La infraestructura vial de la capital deltana se encuentra en un punto crítico. Lo que comenzó como un problema de filtraciones subterráneas hoy amenaza con convertirse en una emergencia vial de gran magnitud, afectando directamente la seguridad de miles de ciudadanos que transitan diariamente por las principales arterias de la entidad.
El suelo cede en la avenida La Ribera
El punto más alarmante de la denuncia se ubica en la carretera nacional, específicamente en el tramo que da inicio a la Avenida La Ribera. En este lugar, la situación ha sido calificada como «crítica» por los propios usuarios y residentes, debido a una evidente ruptura en la red de tuberías de agua.
Este bote constante ha ido socavando el suelo de manera silenciosa pero destructiva, provocando que el pavimento comience a ceder de forma visible. Los vecinos del sector han manifestado su profunda preocupación al ser testigos de cómo el terreno vibra y se hunde progresivamente con el paso de los vehículos de carga pesada.
El riesgo de un colapso total de la calzada no es una posibilidad lejana, sino una amenaza real e inminente que pone en peligro vidas humanas y amenaza con cortar el flujo vehicular en esta importante vía de acceso.
Calle 3 de Delfín Mendoza: Quince años esperando una solución
Este escenario de deterioro no es un hecho aislado en el municipio. Al trasladarse al sector de la Calle 3 de Delfín Mendoza, la realidad que describen los habitantes es el reflejo de más de una década de desatención: 15 años de deterioro constante.
«El año pasado, las autoridades hicieron acto de presencia para realizar mediciones y prometer mejoras, pero hoy la respuesta sigue siendo la misma: la nada», denunció un vecino de la comunidad.

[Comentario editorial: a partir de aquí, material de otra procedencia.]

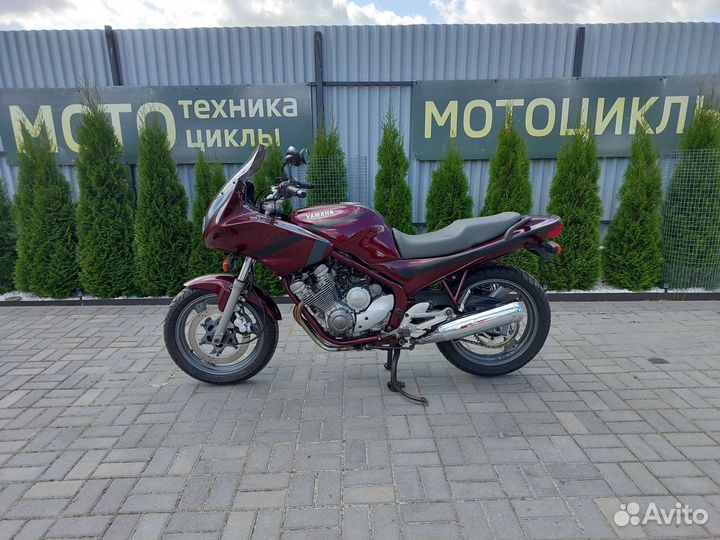 Yamaha XJ600S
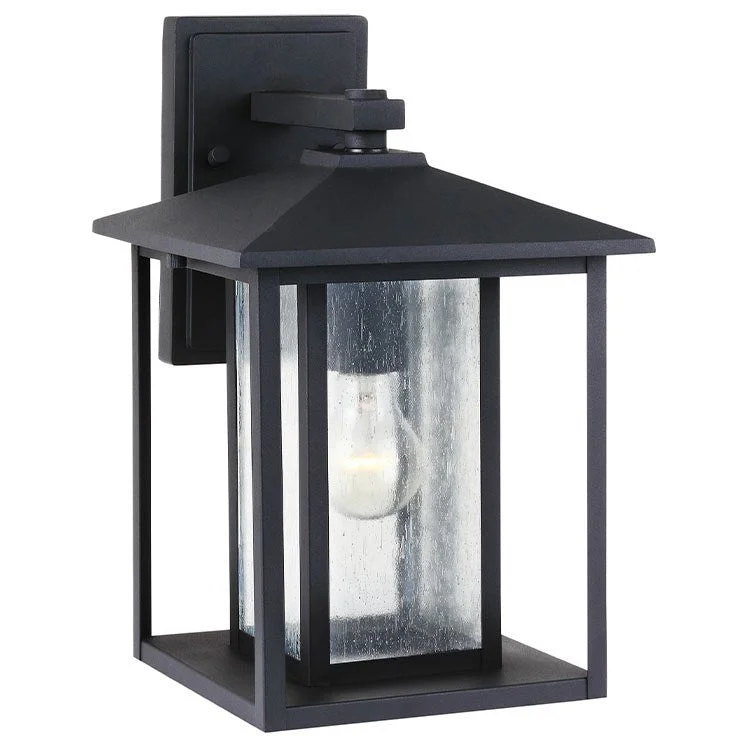 Hunnington Single-Light Large Outdoor Wall Lantern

A la fecha, la Calle 3 continúa completamente colapsada. Los botes de agua potable o servida han terminado de destruir la capa asfáltica, transformando la vialidad en un tramo intransitable para los vehículos particulares.
Un llamado urgente a la acción
Ante la gravedad de los hechos, la comunidad de Tucupita hace un llamado de auxilio urgente a los organismos competentes, la alcaldía y la gobernación. No se trata únicamente de un problema de estética urbana, sino de prevención de desastres.